Memory hierarchy is a concept in computer architecture that organizes memory storage based on various characteristics such as access speed, size, and cost. The idea is to provide fast access to the most frequently used data while managing larger, slower storage devices for less frequently used information. Memory hierarchy structures typically have multiple levels, each offering different trade-offs in terms of response time, capacity, and cost. These levels are organized from the fastest, smallest, and most expensive memory at the top, to the slowest, largest, and cheapest memory at the bottom.

• Grasping the concept of memory hierarchy (registers, cache, main memory, secondary storage) and how data moves between these levels.
• It requires understanding trade-offs between speed, size, and cost across different memory types.
• Learning about cache organization (direct-mapped, fully associative, and set-associative) and replacement policies (LRU, FIFO, etc.) Balancing performance with complexity, and understanding how caches improve speed but introduce design overhead..
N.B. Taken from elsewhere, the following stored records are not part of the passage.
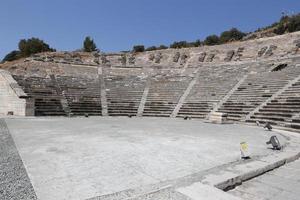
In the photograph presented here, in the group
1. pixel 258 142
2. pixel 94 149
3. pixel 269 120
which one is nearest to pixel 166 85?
pixel 269 120

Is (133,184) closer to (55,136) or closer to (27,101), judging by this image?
(55,136)

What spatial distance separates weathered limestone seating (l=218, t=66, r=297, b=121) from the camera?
1933 cm

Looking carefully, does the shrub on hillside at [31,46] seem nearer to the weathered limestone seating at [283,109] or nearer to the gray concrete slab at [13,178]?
the weathered limestone seating at [283,109]

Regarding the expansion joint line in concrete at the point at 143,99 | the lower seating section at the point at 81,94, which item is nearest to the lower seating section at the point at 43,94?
the lower seating section at the point at 81,94

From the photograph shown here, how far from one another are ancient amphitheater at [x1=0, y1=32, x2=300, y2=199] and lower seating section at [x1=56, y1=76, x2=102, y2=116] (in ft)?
0.28

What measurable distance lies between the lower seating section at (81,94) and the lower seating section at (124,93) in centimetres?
100

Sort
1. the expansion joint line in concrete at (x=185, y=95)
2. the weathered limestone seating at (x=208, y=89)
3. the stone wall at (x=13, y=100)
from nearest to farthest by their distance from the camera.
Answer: the stone wall at (x=13, y=100)
the weathered limestone seating at (x=208, y=89)
the expansion joint line in concrete at (x=185, y=95)

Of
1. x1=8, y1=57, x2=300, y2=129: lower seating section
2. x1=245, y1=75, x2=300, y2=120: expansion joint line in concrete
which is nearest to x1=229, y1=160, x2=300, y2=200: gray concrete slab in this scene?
x1=8, y1=57, x2=300, y2=129: lower seating section

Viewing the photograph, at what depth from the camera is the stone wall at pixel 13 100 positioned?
19656 millimetres

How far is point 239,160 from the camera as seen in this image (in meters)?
7.48

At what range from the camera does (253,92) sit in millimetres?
20938

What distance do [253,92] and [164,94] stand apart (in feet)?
24.7

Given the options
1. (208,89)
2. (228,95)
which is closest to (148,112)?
(208,89)

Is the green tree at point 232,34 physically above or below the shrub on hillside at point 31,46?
above
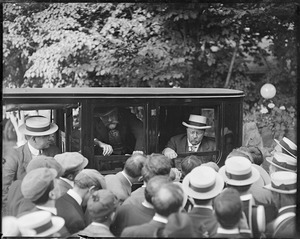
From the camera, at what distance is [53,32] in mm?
3898

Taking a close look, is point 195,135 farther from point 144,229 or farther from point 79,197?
point 79,197

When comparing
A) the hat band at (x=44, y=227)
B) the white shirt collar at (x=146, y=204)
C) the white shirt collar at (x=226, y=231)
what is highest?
the white shirt collar at (x=146, y=204)

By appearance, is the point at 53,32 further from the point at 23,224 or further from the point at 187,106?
the point at 23,224

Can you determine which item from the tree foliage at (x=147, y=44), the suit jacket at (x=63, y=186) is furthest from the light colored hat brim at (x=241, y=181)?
the suit jacket at (x=63, y=186)

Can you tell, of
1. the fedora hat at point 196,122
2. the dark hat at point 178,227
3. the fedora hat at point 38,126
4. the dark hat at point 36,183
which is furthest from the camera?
the fedora hat at point 196,122

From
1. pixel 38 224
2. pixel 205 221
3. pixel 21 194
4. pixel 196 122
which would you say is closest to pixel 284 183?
pixel 205 221

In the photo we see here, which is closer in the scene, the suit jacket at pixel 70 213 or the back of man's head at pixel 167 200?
the back of man's head at pixel 167 200

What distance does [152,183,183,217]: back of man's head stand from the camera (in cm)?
358

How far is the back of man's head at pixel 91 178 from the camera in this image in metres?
3.81

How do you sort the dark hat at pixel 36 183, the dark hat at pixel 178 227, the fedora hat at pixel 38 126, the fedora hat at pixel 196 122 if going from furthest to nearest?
the fedora hat at pixel 196 122, the fedora hat at pixel 38 126, the dark hat at pixel 36 183, the dark hat at pixel 178 227

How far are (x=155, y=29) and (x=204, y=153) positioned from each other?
1025 mm

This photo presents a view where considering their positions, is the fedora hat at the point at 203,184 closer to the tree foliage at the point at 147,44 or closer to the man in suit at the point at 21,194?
the tree foliage at the point at 147,44

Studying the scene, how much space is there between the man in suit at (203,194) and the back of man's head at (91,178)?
62cm

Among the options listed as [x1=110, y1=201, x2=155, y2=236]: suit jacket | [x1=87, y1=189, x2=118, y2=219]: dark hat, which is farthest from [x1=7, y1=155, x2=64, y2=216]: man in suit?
[x1=110, y1=201, x2=155, y2=236]: suit jacket
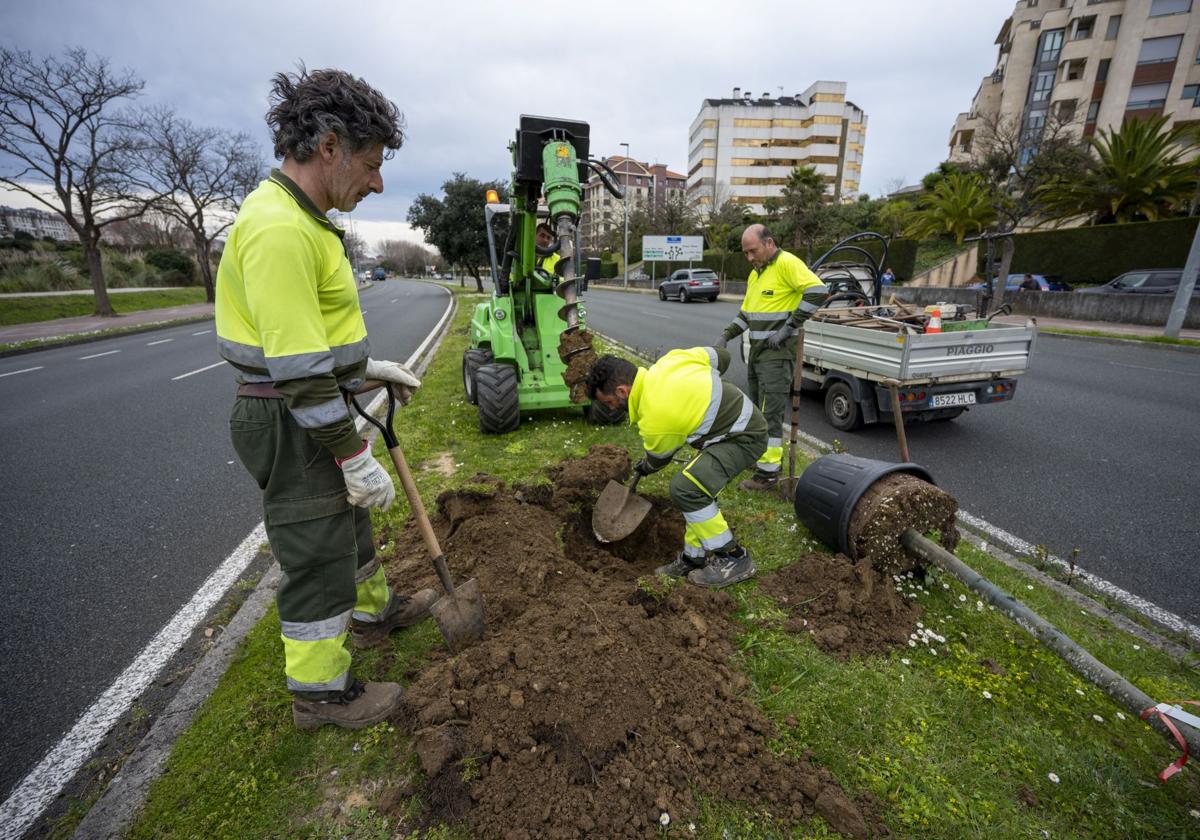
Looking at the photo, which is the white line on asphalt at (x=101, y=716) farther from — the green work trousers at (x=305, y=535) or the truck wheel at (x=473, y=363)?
the truck wheel at (x=473, y=363)

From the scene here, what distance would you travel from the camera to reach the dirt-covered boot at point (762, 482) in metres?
4.28

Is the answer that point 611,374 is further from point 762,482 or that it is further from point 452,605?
point 762,482

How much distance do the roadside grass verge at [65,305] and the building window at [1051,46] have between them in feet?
181

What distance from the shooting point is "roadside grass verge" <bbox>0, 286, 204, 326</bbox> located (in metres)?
18.8

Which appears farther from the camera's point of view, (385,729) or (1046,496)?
(1046,496)

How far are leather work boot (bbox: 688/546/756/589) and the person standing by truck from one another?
4.24ft

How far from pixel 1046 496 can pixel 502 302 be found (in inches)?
210

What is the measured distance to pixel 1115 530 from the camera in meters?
3.67

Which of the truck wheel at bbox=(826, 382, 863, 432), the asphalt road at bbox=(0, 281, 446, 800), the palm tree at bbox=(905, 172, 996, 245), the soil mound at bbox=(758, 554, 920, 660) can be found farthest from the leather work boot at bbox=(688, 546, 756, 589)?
the palm tree at bbox=(905, 172, 996, 245)

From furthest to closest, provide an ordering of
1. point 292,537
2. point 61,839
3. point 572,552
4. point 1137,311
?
point 1137,311
point 572,552
point 292,537
point 61,839

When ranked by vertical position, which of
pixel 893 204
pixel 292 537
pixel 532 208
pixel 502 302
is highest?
pixel 893 204

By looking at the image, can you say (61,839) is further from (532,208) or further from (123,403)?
(123,403)

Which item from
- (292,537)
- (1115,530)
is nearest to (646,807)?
(292,537)

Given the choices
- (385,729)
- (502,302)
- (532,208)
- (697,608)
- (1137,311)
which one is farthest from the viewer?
(1137,311)
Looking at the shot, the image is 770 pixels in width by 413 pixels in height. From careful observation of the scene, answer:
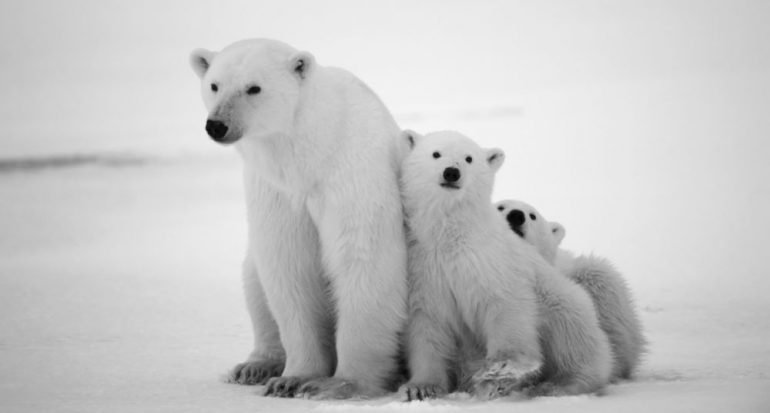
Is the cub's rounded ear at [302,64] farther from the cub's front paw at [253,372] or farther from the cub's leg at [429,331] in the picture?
the cub's front paw at [253,372]

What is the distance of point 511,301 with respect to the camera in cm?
552

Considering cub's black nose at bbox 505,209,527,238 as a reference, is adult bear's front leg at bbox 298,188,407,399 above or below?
below

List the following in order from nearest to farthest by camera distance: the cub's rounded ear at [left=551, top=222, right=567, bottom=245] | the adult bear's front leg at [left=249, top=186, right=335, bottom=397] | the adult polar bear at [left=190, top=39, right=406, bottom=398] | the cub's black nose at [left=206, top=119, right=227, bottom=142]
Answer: the cub's black nose at [left=206, top=119, right=227, bottom=142]
the adult polar bear at [left=190, top=39, right=406, bottom=398]
the adult bear's front leg at [left=249, top=186, right=335, bottom=397]
the cub's rounded ear at [left=551, top=222, right=567, bottom=245]

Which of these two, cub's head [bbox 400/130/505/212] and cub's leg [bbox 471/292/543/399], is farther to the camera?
cub's head [bbox 400/130/505/212]

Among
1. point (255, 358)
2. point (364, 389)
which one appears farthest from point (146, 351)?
point (364, 389)

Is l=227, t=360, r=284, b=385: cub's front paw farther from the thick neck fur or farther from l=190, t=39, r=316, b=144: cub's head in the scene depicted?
l=190, t=39, r=316, b=144: cub's head

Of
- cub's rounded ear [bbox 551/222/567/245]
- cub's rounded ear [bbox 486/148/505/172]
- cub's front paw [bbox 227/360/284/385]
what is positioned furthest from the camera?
cub's rounded ear [bbox 551/222/567/245]

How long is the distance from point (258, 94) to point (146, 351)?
247cm

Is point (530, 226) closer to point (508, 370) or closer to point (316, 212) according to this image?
point (508, 370)

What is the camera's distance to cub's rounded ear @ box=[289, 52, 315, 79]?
5512 millimetres

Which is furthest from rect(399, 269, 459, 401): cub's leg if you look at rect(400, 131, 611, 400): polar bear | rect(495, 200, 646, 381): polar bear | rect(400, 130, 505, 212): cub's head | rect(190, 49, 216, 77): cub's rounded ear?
rect(190, 49, 216, 77): cub's rounded ear

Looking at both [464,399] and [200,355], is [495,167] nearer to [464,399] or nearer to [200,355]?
[464,399]

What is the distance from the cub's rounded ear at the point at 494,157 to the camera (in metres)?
5.94

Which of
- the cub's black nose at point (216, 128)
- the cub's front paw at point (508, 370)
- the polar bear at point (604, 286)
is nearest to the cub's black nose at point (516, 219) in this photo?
the polar bear at point (604, 286)
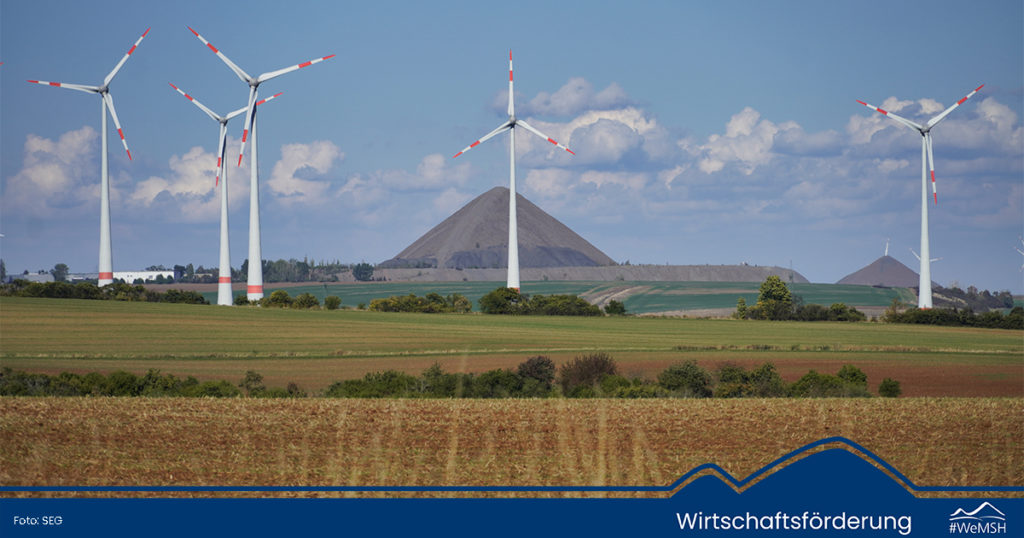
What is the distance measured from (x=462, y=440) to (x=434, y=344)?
152 ft

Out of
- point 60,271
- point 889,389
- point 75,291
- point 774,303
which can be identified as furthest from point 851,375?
point 60,271

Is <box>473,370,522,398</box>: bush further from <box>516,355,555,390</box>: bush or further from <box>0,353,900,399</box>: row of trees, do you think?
<box>516,355,555,390</box>: bush

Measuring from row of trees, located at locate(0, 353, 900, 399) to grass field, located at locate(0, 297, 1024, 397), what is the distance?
6.99 meters

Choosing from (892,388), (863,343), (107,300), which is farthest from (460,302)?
(892,388)

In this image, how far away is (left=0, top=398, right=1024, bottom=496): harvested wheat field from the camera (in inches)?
546

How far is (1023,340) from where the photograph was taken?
69875mm

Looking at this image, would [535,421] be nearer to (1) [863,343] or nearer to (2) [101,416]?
(2) [101,416]

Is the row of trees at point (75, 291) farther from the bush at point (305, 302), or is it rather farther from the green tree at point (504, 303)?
the green tree at point (504, 303)

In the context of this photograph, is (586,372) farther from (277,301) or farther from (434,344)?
(277,301)

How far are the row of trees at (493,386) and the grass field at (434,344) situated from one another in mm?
6991

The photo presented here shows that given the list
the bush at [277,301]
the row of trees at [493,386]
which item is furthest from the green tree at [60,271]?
A: the row of trees at [493,386]

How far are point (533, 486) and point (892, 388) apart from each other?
28.7 m

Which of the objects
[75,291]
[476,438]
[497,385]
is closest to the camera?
[476,438]

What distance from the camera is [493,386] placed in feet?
112
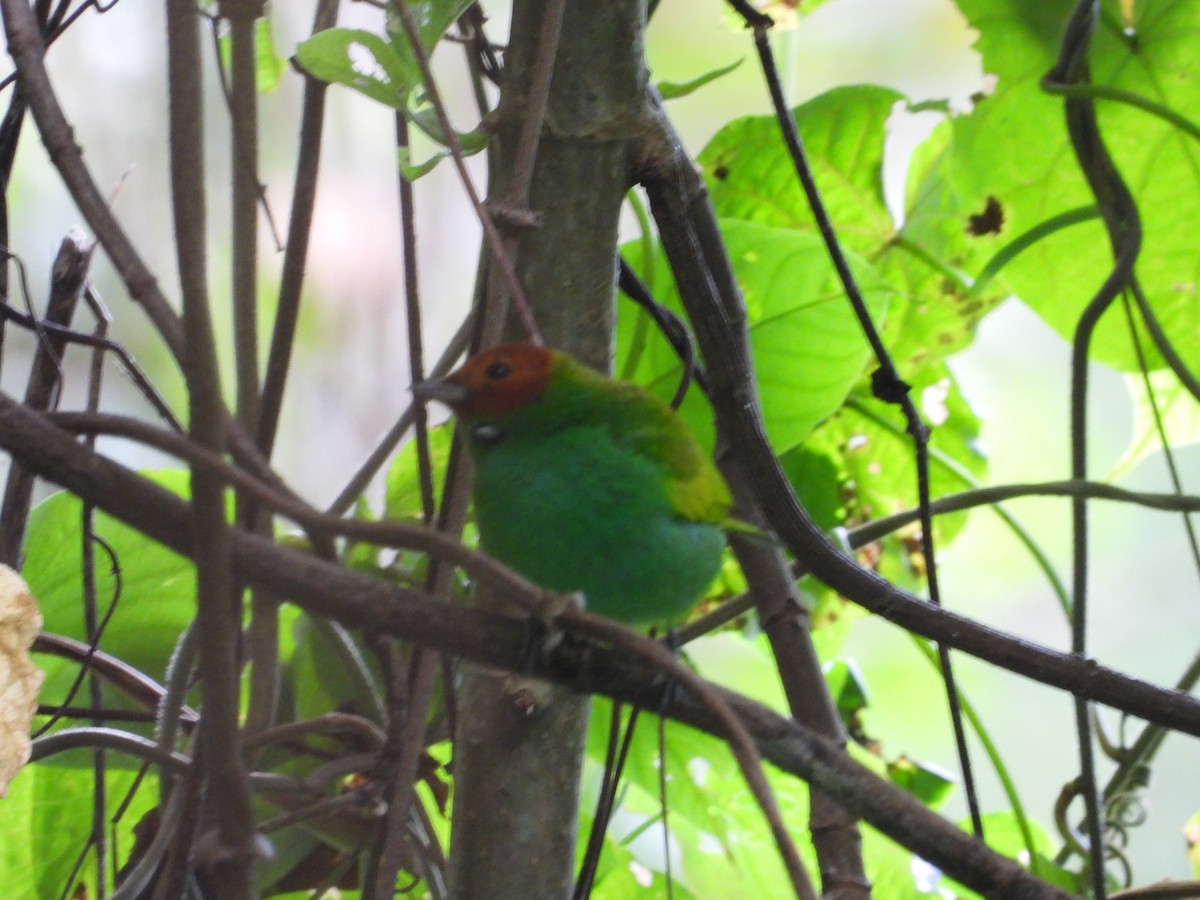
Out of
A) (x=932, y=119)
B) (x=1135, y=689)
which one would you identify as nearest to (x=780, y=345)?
(x=1135, y=689)

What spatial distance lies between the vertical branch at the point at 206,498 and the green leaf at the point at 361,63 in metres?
0.30

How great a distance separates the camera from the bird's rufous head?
0.92 metres

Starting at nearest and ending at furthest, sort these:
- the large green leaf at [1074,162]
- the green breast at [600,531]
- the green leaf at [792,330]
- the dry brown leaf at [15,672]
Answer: the dry brown leaf at [15,672], the green breast at [600,531], the green leaf at [792,330], the large green leaf at [1074,162]

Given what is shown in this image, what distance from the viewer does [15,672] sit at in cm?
69

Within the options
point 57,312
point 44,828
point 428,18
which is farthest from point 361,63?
point 44,828

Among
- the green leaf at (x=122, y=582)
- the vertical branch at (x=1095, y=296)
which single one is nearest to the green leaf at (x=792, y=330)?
the vertical branch at (x=1095, y=296)

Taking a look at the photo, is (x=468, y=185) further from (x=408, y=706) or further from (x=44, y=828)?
(x=44, y=828)

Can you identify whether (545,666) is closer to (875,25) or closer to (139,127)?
(139,127)

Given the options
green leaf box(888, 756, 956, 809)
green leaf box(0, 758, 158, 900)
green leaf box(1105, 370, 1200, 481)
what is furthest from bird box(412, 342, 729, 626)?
green leaf box(1105, 370, 1200, 481)

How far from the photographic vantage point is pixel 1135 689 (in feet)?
2.71

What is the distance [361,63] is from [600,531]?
415 mm

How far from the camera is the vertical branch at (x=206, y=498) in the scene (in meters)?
0.51

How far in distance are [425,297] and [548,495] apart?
1.08 m

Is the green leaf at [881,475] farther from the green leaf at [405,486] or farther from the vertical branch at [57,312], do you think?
the vertical branch at [57,312]
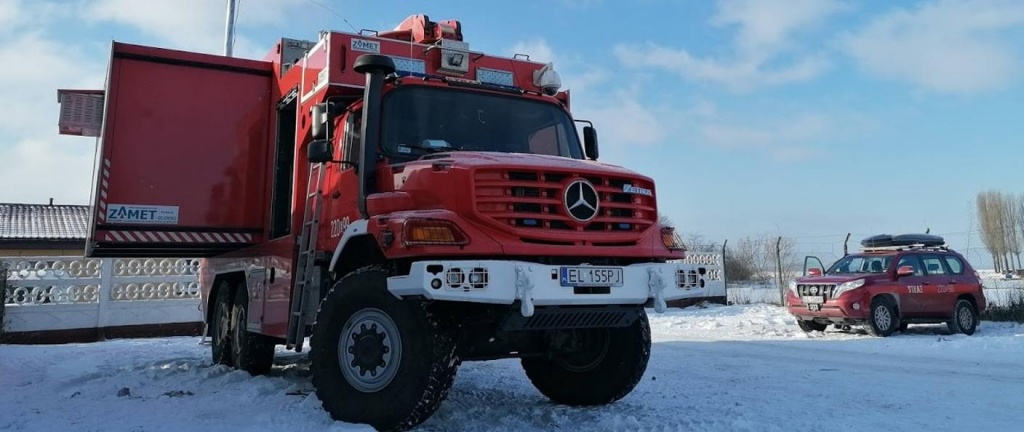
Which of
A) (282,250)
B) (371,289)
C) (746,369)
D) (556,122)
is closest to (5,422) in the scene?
(282,250)

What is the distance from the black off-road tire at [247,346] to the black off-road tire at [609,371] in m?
3.33

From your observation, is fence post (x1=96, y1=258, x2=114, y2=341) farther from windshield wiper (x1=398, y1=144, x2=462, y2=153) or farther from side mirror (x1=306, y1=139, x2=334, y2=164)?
windshield wiper (x1=398, y1=144, x2=462, y2=153)

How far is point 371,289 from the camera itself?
5027 millimetres

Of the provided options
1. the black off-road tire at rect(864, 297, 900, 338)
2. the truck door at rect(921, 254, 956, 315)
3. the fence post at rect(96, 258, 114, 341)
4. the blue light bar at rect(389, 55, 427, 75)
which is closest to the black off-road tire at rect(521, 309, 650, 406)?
the blue light bar at rect(389, 55, 427, 75)

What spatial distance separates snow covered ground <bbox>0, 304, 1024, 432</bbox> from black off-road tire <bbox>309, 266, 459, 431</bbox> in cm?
23

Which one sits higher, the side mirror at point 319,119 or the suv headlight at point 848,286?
the side mirror at point 319,119

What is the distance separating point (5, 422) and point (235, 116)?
342cm

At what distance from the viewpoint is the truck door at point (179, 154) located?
23.4 feet

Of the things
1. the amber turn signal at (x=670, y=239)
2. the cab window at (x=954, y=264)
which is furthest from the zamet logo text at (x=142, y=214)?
the cab window at (x=954, y=264)

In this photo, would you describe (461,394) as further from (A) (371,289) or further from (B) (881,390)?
(B) (881,390)

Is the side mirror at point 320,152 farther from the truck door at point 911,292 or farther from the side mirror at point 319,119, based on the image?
the truck door at point 911,292

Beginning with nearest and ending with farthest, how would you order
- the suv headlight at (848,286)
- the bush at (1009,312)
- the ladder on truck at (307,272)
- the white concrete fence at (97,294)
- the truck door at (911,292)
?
1. the ladder on truck at (307,272)
2. the white concrete fence at (97,294)
3. the suv headlight at (848,286)
4. the truck door at (911,292)
5. the bush at (1009,312)

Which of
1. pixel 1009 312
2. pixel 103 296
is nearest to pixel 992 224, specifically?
pixel 1009 312

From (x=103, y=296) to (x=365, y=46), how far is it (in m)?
9.23
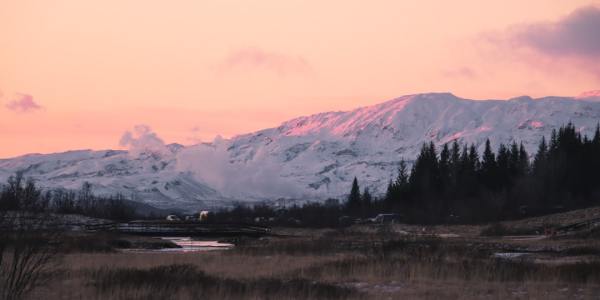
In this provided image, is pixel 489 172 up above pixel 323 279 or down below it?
above

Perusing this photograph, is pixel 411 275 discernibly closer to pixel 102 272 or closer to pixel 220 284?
pixel 220 284

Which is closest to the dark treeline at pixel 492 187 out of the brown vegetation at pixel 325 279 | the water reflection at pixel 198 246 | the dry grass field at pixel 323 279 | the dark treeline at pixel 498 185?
the dark treeline at pixel 498 185

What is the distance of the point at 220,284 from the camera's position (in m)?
24.9

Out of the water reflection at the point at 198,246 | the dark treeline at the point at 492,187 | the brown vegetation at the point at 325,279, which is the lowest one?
the brown vegetation at the point at 325,279

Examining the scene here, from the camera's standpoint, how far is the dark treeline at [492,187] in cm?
9169

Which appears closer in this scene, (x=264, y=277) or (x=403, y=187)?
(x=264, y=277)

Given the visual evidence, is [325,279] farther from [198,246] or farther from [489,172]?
[489,172]

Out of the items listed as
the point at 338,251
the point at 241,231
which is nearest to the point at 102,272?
the point at 338,251

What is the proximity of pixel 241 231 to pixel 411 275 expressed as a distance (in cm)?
5223

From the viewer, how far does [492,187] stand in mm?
110438

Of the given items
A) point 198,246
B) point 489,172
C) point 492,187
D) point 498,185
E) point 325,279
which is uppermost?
point 489,172

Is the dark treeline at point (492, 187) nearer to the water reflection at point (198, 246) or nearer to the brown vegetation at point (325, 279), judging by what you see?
the water reflection at point (198, 246)

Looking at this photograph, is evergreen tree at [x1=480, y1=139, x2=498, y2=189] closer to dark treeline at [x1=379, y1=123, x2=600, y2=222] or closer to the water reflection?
dark treeline at [x1=379, y1=123, x2=600, y2=222]

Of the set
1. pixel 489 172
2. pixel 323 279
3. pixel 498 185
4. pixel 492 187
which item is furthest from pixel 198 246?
pixel 489 172
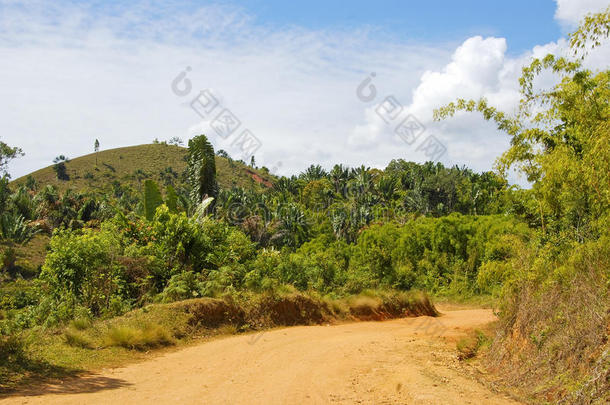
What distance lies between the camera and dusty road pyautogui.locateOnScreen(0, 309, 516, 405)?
7.11 metres

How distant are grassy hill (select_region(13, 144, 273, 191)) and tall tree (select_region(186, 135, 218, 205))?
60.2 m

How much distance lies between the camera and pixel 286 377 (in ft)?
27.9

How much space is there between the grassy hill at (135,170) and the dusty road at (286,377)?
7282 cm

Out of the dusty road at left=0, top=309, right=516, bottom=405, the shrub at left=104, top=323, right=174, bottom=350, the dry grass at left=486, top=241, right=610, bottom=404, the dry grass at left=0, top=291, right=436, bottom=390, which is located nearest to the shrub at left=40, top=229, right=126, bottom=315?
the dry grass at left=0, top=291, right=436, bottom=390

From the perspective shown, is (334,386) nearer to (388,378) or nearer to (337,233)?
(388,378)

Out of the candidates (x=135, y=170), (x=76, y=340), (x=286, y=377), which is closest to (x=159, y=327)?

• Determining the correct number of address lines for the required memory size.
• Managing read and write operations with control signals (enable, read, write).
• Synchronizing memory operations with clock signals.

• Gained insight into memory organization, including RAM, ROM, and the role of address lines in determining memory size.
• Learned how to configure memory addressing using decoders and address lines to map data correctly to memory locations.
• Understood how to synchronize read and write operations using control signals and clock pulses.
• Improved my ability to troubleshoot and debug complex memory circuits, identifying and fixing common errors like data corruption and misaddressing.
• Learned how memory systems integrate with processors and other components, emphasizing compatibility in data width and control logic.